Ils ont pu exporter les mœurs et les croyances des leurs cheikhs respectifs vers des contrées
différentes avec des cultures et des traditions
différentes de celles des contrées où ils sont nés. Ainsi, ces voies sont passées de simples courants locaux et/ou régionaux, aux
mouvements sociaux et économiques
efficaces et transfrontaliers.
Les
réseaux restreints :
Ces
types de réseaux ont commencé à apparaitre dans le monde arabe après l’expansion des organisations extrémistes violentes, la
concurrence interarabe et la ruée
des puissances vers les régions riches et les grands marchés africains. Les voies qui sont dans ces types de réseaux, sont investies
de certaines missions précises
de la part des preneurs des décisions. Ce type de relations soufis-soufis est le plus important depuis 2014 parce qu’il se base sur
des rôles bien précis et des stratégies
bien étudiées. Les relations du soufisme marocain et le soufisme des pays de l’Afrique de l’ouest, est la plus marquante
illustration des réseaux soufis
transfrontaliers. Le soufisme marocain joue le rôle de l’Etat, dans l’harmonisation des relations entre le Maroc et l’Afrique
pour assurer la stabilité et la sécurité
nationale marocaine. Mais force est de constater que ce type de rapprochement entre soufis, est très limité dans le
renforcement des relations arabo-arabes
et arabo-africaines, peut-être à cause de la faible propagation du soufisme
dans certaines régions ou du manque d’intérêt des autorités politiques
Secundo
: les stratégies du soufisme.
Les
domaines de la stratégie d’action du soufisme se sont étendus depuis 2014 pour englober la défense de l’identité nationale, la sécurité
nationale contre les organisations
terroristes, en plus des aspects concernant la gestion des crises internes dans certains pays, le soutien des relations stratégiques
entre les pays.
(*)Les stratégies de défense et de protection de la sécurité
nationale.
Depuis
la période de la colonisation, le soufisme a joué un rôle prépondérant dans la défense de la sécurité nationale.
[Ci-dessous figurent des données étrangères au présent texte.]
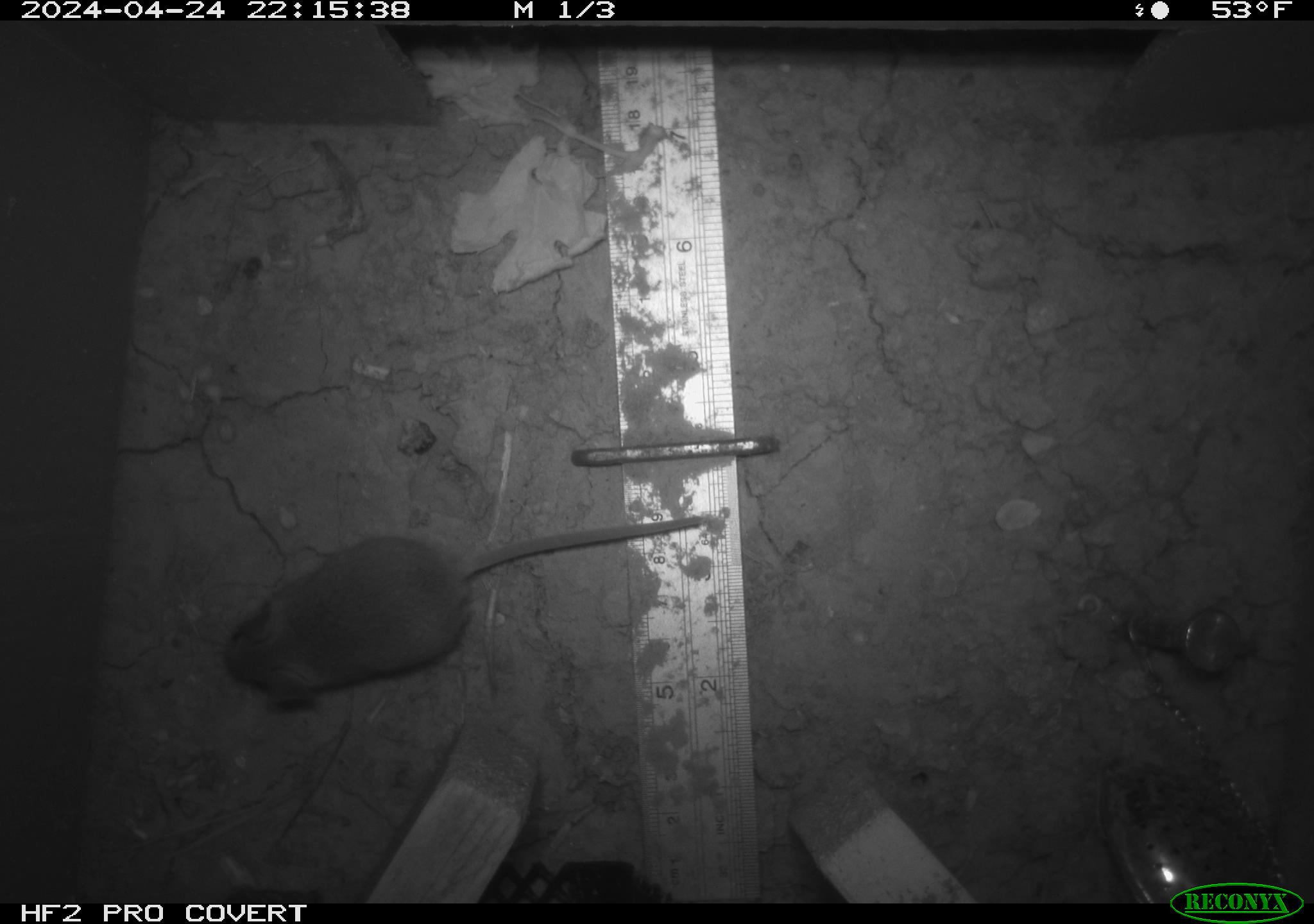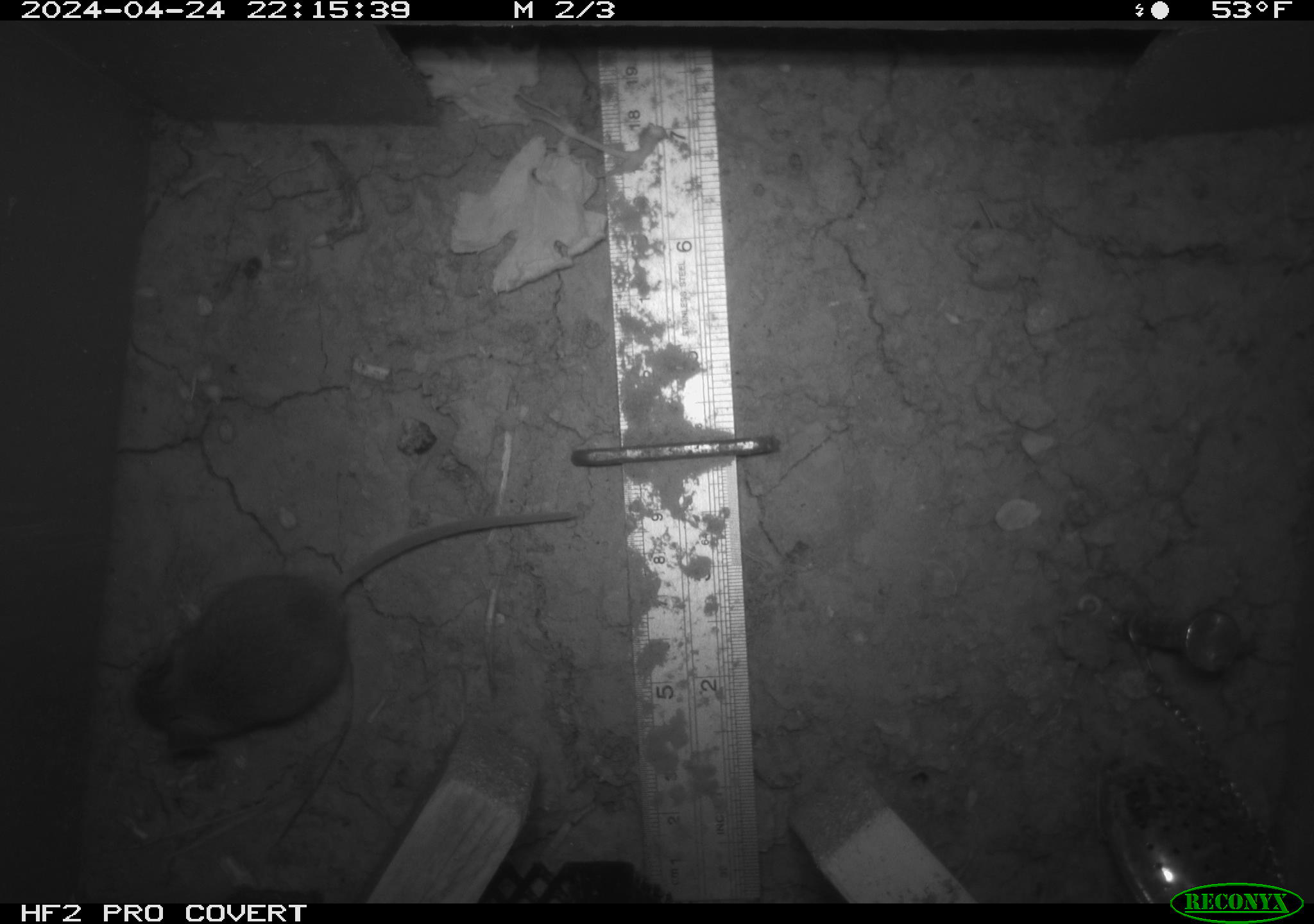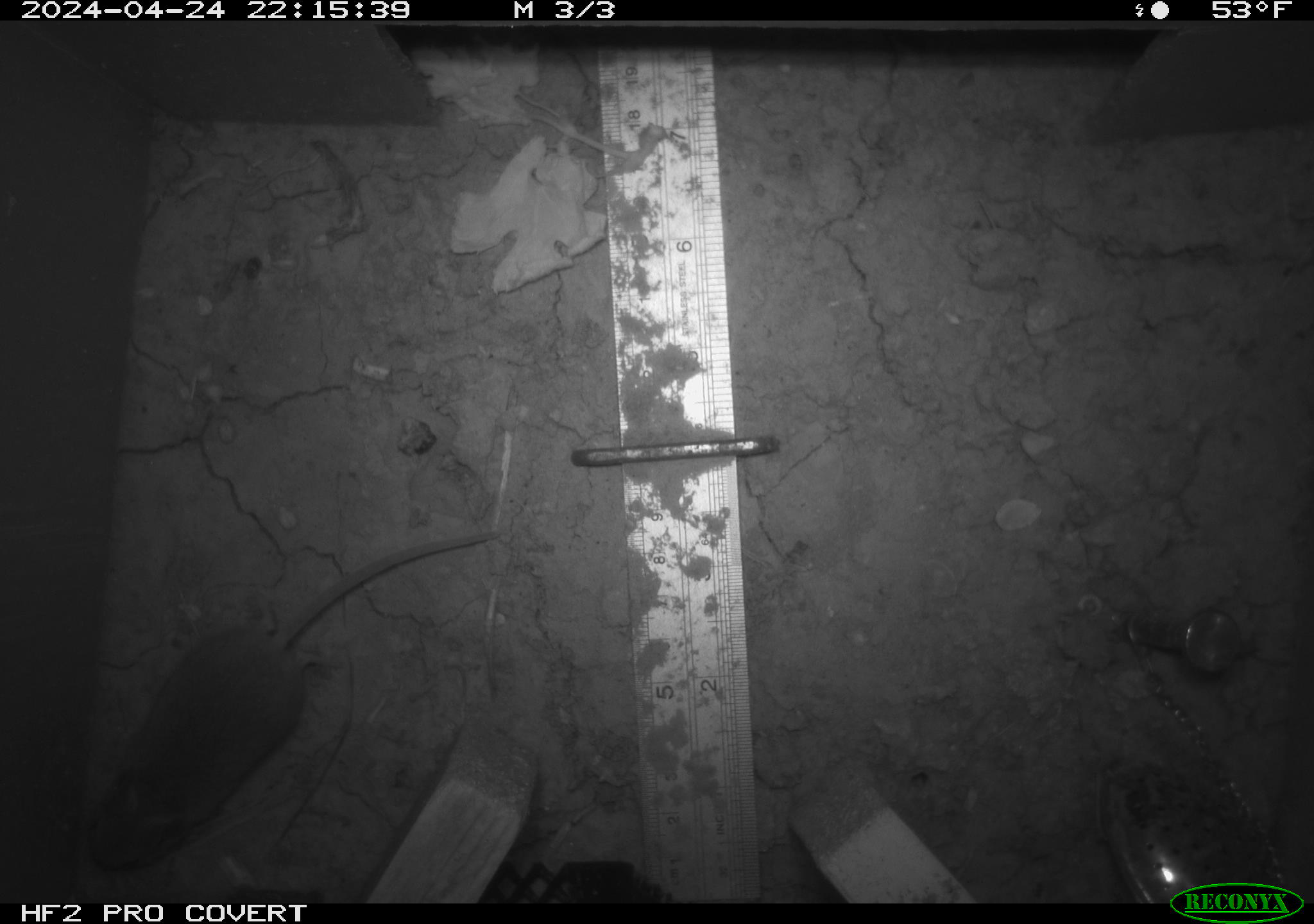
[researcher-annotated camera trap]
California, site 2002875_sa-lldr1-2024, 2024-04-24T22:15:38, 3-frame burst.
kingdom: Animalia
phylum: Chordata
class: Mammalia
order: Rodentia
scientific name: Rodentia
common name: mouse species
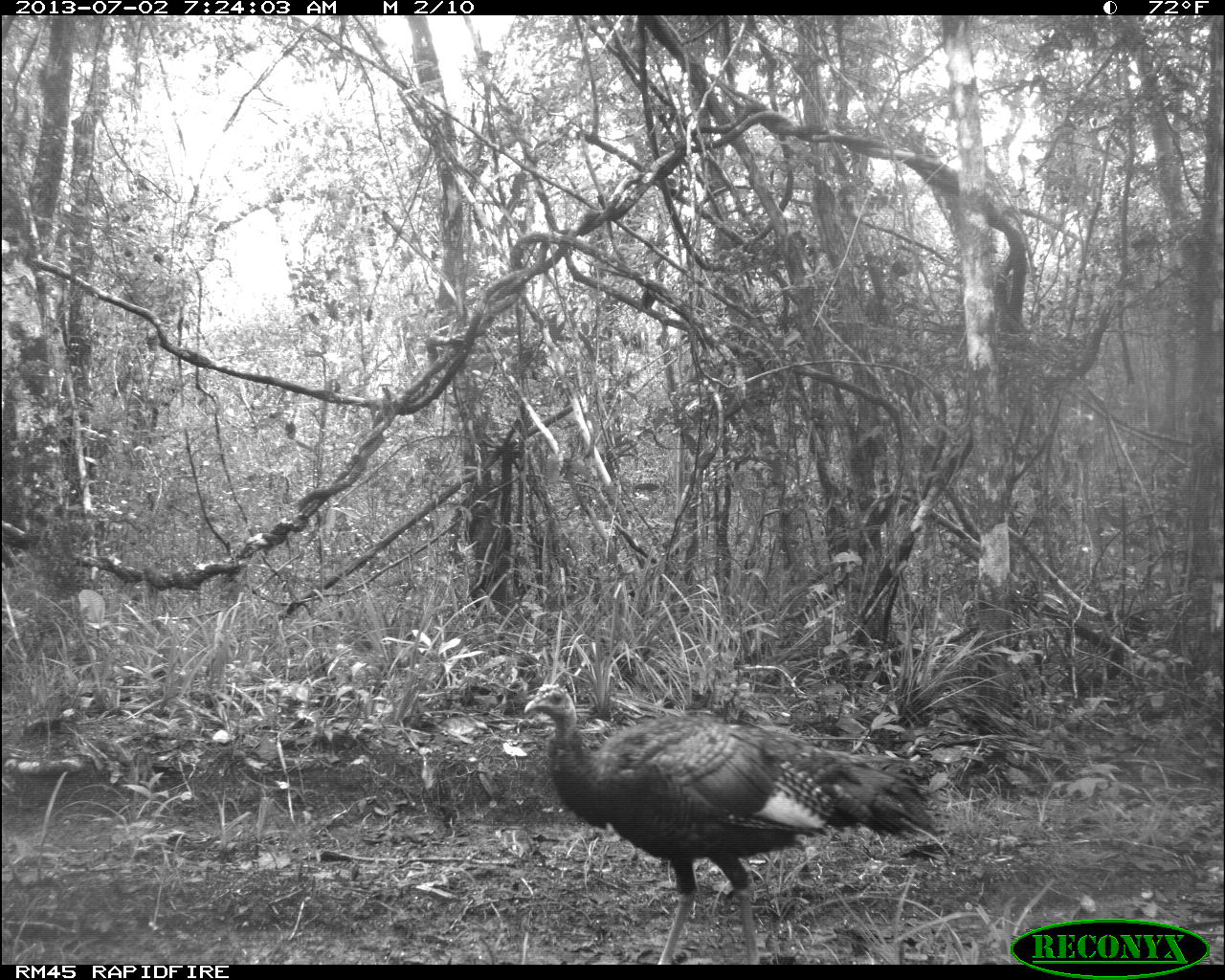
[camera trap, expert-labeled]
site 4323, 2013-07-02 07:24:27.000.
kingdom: Animalia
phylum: Chordata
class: Aves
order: Galliformes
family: Phasianidae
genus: Meleagris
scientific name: Meleagris ocellata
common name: ocellated turkey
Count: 1.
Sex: female.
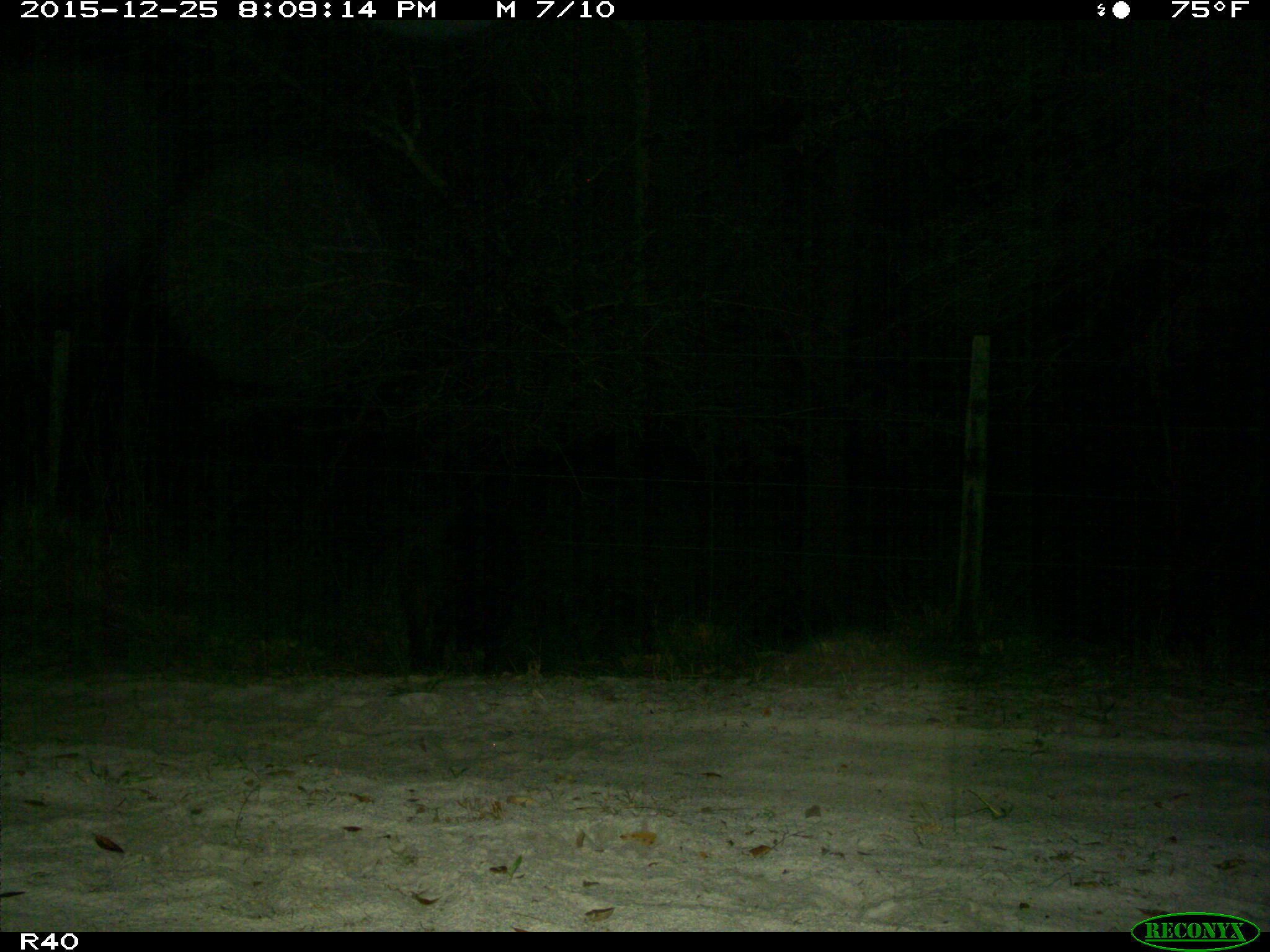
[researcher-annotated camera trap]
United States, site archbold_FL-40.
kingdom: Animalia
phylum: Chordata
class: Mammalia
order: Artiodactyla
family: Suidae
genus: Sus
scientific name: Sus scrofa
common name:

Les sièges des
confréries et les zawiyas du soufisme étaient des refuges des combattants et des résistants arabes en
cette période. La confrerie du Sanoussisme
en Libye avait porté les armes en 1912 face à l’occupation européenne tout comme la Qadiriya au Soudan et la
Salihiyya en Somalie sous la houlette
du Cheikh Mohammad Abdallah Hussein. Avec l’apparition de Daech en 2014, ce rôle s’est peaufiné davantage. En Egypte, les
soufis en collaboration avec les
tribus Sinawi ont porté main forte aux forces de sécurité et à l’armée égyptiennes dans leur lutte contre le terrorisme. Au
Maroc, le soufisme joue aussi un
rôle dans la lutte antiterroriste et l’application de la stratégie marocaine pour contrer l’expansion djihadiste. En Algérie,
le soufisme véhicule un
discours religieux modéré et au Soudan, il affronte les organisations extrémistes.
Les
branches répandues du soufisme et le nombre de leurs adeptes dans le monde arabe ainsi que la solidité de leur base sociale,
permettent au soufisme de jouer
ce rôle. Contrairement aux organisations extrémistes, les liens qu’entretient le soufisme avec les grandes familles et
les grandes tribus, constituent un facteur déterminant
dans ses relations avec les institutions de l’Etat. En outre la satisfaction
des autorités publiques de la présence du soufisme dans la société, pourrait permettre à ce courant de jouer
un rôle non officiel de maintien
de l’ordre public notamment dans les zones frontalières et les zones à composition confessionnelle variée.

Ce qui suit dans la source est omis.